To see the relative magnitude of the Risk Corridors program, consider the bigger picture. The CBO projected most recently, for example, that subsidies to help individuals purchase insurance via tax credits and cost sharing reductions would total $26 billion in 2014 and ramp up to $108 billion by 2017.  To be sure, that figure was based on the assumption, which is beginning to look very suspect, that there would be 7 million people in the Exchanges in 2014, and thus might decrease if enrollment is considerably lower.  Still, since by my calculations it seems unlikely that the Risk Corridor payments will amount to more than $1 billion per year (but see footnote below), it is not as if the cost of “Obamacare” suddenly went through the roof. Maybe Risk Corridors could be considered the “straw that broke the camel’s back,” but the Affordable Care Act has always been a stretch of the federal budget and it has been a stretch that many have long found deeply troubling.

CBO projections on the cost of the Exchanges
CBO projections on the cost of the Exchanges

The more serious issue surrounding Senator Rubio’s suggestion that Risk Corridors be repealed is that such an action might well be the straw that broke the insurers’ backs.  Insurers do not have to participate in the Exchanges and they certainly do not have to continue to do so in 2015. I suspect that if, anything stands right now or in the future between the deeply troubling enrollment numbers and an adverse selection death spiral caused by a combination of premium escalation and insurer withdrawals from the exchange marketplace, it is insurers’ belief that Uncle Sam will take care of the insurance industry.  Indeed, that’s the not-too-subtle consolatory hint that accompanied the letter sent last week by the Obama administration to state insurance commissioners.
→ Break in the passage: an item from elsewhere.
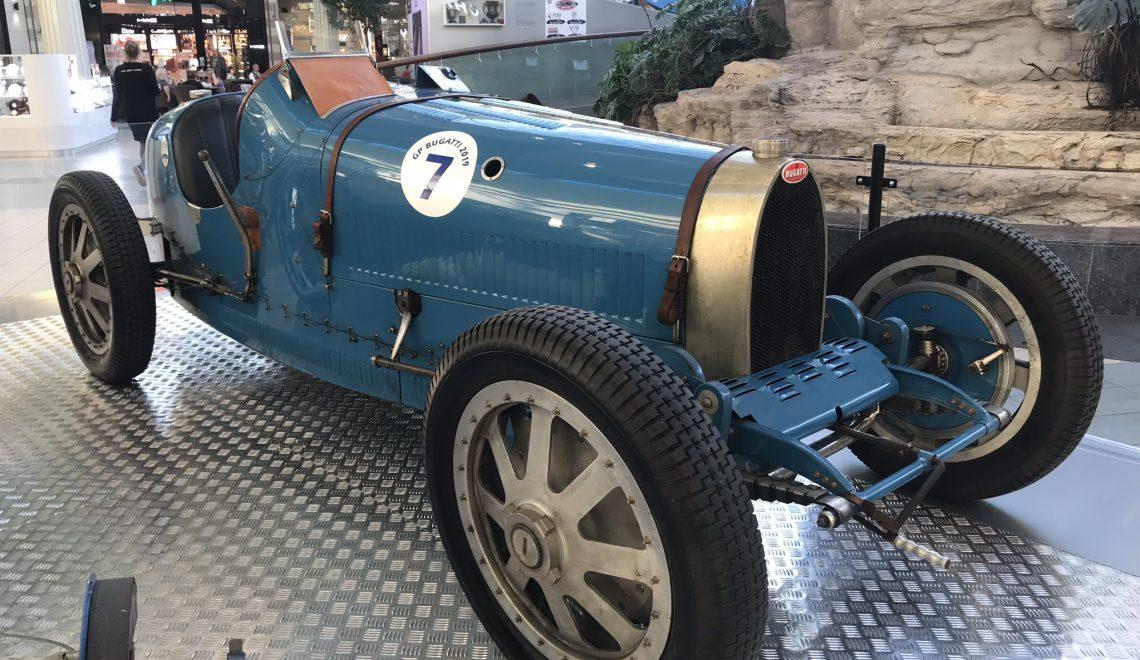 Bugatti T35 Nostalgic Edition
It tells regulators and insurers that, to enable the President to keep his oft-repeated campaign promise — I don’t even have  to tell you which one — the healthy insureds on which Exchange insurers were banking would now be given a sometimes cheaper (and sometimes competitive) alternative. How many of these victims of the previously broken promise would have purchased insurance on the Exchanges if forced to do so is open to question. But, at the present time, every insured helps those Exchanges survive, even if only barely.
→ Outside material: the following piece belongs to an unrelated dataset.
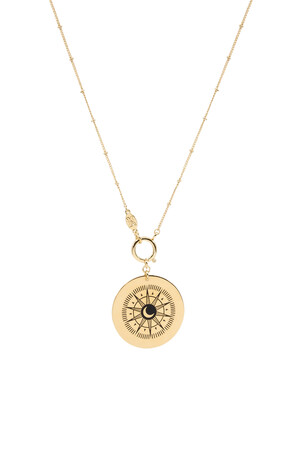 COMFORT ZONE - WHEEL - Compass Pendant Necklace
By telling insurers that, contrary to the strong hints at the end of  the Obama administration letter, there will be no relief for the additional average costs now imposed on insurers,  passage of Senator Rubio’s bill might lead to the implosion of the insurance Exchanges and the death of a crucial portion of the Affordable Care Act. While such a result would hardly deter many from voting in favor of the bill, those who dislike the Affordable Care Act ought to think hard not just about how much they want it to end but in what way they want it to end. Dismantling the ACA is itself going to be difficult and painful — wait until we hear the cries from the people who deeply craved the subsidized insurance they thought they were receiving or who otherwise benefited from the Act — and ultimately entails very serious and difficult policy choices about how we want to finance healthcare in the United States.  Consumer driven? Single payor? If the law is to be unwound, it would be better if it were done in as deliberate and orderly way as practicable rather than as an unforeseen result of legislation that purported to deal with a narrow aspect of the ACA.
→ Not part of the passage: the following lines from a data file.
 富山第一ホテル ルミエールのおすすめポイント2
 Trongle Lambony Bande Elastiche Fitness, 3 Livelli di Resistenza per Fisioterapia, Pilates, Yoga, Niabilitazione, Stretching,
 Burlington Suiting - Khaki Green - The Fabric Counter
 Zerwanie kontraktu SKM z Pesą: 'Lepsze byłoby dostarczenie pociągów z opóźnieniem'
There is, it should be noted, a compromise position that will preserve something of Risk Corridors while not adding to the federal budget deficit.  One could amend the Risk Corridors provision to force it to be budget neutral.  This has already been done in the companion provisions of stop-loss reinsurance and risk adjustment and there is no reason that, if legislators could act in good faith, the law could not be modified to state that payments by the Secretary of HHS to insurers would be reduced pro rata to the extent necessary to make payments in under Risk Corridors equal payments out.  This potential reduction in payments might, it must be acknowledged, scare insurers and contribute to the implosion of Obamacare, but it would be less likely to do so that a bill that repealed Risk Corridors altogether.

A Footnote on the cost of Risk Corridors

Footnote: I’ve been thinking some more about a back of the envelope computations in a blog entry that attempted to develop a relationship between the number of people enrolling in insurance on the Exchanges and the size of the Risk Corridor payments. As those paying the closest attention to my prior blog post will recall, I made an assumption about the spread of the distribution of insurer profits and losses.  The assumption was not unreasonable, but it was also hardly infallible.  What if, I have been wondering, the spread was much narrower than I suggested it might be?

I decided to run the experiment again using a standard deviation of profits and losses only 1/10 of what it had been.  I thus create regimes in which the financial fates of most insurers selling policies are closely tied together.  What I find is that assuming that most insurers will either make money or that most insurers will lose money has a tendency to increase the payments the government will likely have to make if enrollment is small.  In this new experiment, payments peak at about $1.5 billion rather than $1 billion in the prior experiment.  Bottom line: the prior blog post was basically correct — we are dealing here with very rough estimates — but if all insurers are subject to similar economic forces the Risk Corridor moneys paid by the government might grow somewhat. Still, it is not as if the cost of Risk Corridors is suddenly going to dwarf the cost of premium subsidies and cost sharing reductions already required by the ACA.